ClickHouse / dbt-clickhouse

The Clickhouse plugin for dbt (data build tool)
Apache License 2.0
253 stars 113 forks source link

max_bytes_before_external_group_by not working with DBT #351

Open rupesh-plateiq opened 2 months ago

rupesh-plateiq commented 2 months ago

Describe the bug

I am running a dbt model with _max_bytes_before_external_groupby settings. Still, I am getting Memory Error. If the run the same query on ClickHouse cloud it works perfectly fine

SELECT invoice_id,
        reason,
        argMax(message, date) AS message,
        MAX(_synced_at) AS _synced_at
FROM stg_invoices_invoicelog
GROUP BY invoice_id, reason
SETTINGS max_bytes_before_external_group_by=1000000000;

DBT model definition

{{
    config(
        materialized='incremental',
        incremental_strategy='delete+insert',
        order_by='invoice_id',
        unique_key='invoice_id',
        query_settings={'max_bytes_before_external_group_by': 1000000000}
    )
}}

SELECT invoice_id,
        reason,
        argMax(message, date) AS message,
        MAX(_synced_at) AS _synced_at
FROM stg_invoices_invoicelog
GROUP BY invoice_id, reason

Expected behaviour

It should not give error

Configuration

Environment

ClickHouse server

genzgd commented 2 months ago

Can you check the ClickHouse query log (system.query_log) for the dbt version of the query? The query log should include the settings and you can compare the two queries directly.

genzgd commented 2 months ago

There's also a major difference between a DBT "incremental" model and a simple ClickHouse SELECT.

rupesh-plateiq commented 2 months ago

Can you check the ClickHouse query log (system.query_log) for the dbt version of the query? The query log should include the settings and you can compare the two queries directly.

This is the query that I got from the log. It is not applying the query settings. Am I doing anything incorrect when defining the query settings? @genzgd

/* {"app": "dbt", "dbt_version": "1.8.5", "profile_name": "ottimate", "target_name": "dev", "node_id": "model.ottimate.int_invoices_invoicelog"} */

        create table `ottimate`.`int_invoices_invoicelog`

  engine = MergeTree()
        order by (invoice_id)

                    -- end_of_sql
                    SETTINGS  replicated_deduplication_window=0

            empty
          as (

SELECT invoice_id,
        reason,
        argMax(message, date) AS message,
        MAX(_synced_at) AS _synced_at
FROM stg_invoices_invoicelog
GROUP BY invoice_id, reason
          )
rupesh-plateiq commented 2 months ago

There's also a major difference between a DBT "incremental" model and a simple ClickHouse SELECT.

This is kind of full refresh.
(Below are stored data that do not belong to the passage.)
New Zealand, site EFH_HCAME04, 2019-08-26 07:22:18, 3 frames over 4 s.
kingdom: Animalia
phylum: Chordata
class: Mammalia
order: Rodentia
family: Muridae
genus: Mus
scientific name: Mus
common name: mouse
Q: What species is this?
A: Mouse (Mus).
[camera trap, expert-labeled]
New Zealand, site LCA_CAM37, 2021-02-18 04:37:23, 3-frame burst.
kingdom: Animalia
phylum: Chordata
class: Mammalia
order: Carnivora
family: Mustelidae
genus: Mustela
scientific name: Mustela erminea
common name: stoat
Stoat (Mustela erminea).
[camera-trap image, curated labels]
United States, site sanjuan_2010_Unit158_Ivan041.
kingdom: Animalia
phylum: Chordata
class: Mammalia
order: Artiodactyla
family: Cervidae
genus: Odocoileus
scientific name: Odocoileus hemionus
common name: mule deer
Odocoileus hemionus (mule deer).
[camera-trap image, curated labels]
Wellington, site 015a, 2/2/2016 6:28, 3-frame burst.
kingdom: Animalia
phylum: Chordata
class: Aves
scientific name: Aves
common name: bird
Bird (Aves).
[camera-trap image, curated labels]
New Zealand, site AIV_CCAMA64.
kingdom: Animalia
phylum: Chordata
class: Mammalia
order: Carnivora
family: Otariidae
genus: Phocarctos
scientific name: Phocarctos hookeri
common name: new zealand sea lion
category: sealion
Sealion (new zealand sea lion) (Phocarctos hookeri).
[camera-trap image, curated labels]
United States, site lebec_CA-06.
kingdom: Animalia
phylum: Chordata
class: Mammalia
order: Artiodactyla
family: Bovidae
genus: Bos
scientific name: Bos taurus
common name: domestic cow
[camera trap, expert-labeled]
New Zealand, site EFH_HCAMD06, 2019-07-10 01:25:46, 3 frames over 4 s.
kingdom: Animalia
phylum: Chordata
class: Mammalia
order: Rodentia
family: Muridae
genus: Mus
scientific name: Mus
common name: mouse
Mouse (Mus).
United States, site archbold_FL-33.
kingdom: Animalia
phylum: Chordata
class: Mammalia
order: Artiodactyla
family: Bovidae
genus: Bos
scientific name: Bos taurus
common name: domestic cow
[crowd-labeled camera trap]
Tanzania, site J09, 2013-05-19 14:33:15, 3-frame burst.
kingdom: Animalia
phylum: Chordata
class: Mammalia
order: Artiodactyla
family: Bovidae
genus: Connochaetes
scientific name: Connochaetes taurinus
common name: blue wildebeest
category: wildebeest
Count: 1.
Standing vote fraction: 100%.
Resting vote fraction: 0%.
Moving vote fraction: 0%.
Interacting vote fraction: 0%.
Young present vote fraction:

I have cleaned the logic for incremental model to test if the simple query works.

Thanks for your quick reply.

genzgd commented 2 months ago

Thanks for the detailed log data! That looks like a bug in "full refresh", where an "intermediate" table is created and then swapped, but that intermediate table doesn't appear to have the query_settings applied. We'll see if we can pin down the actual problem over the next few days.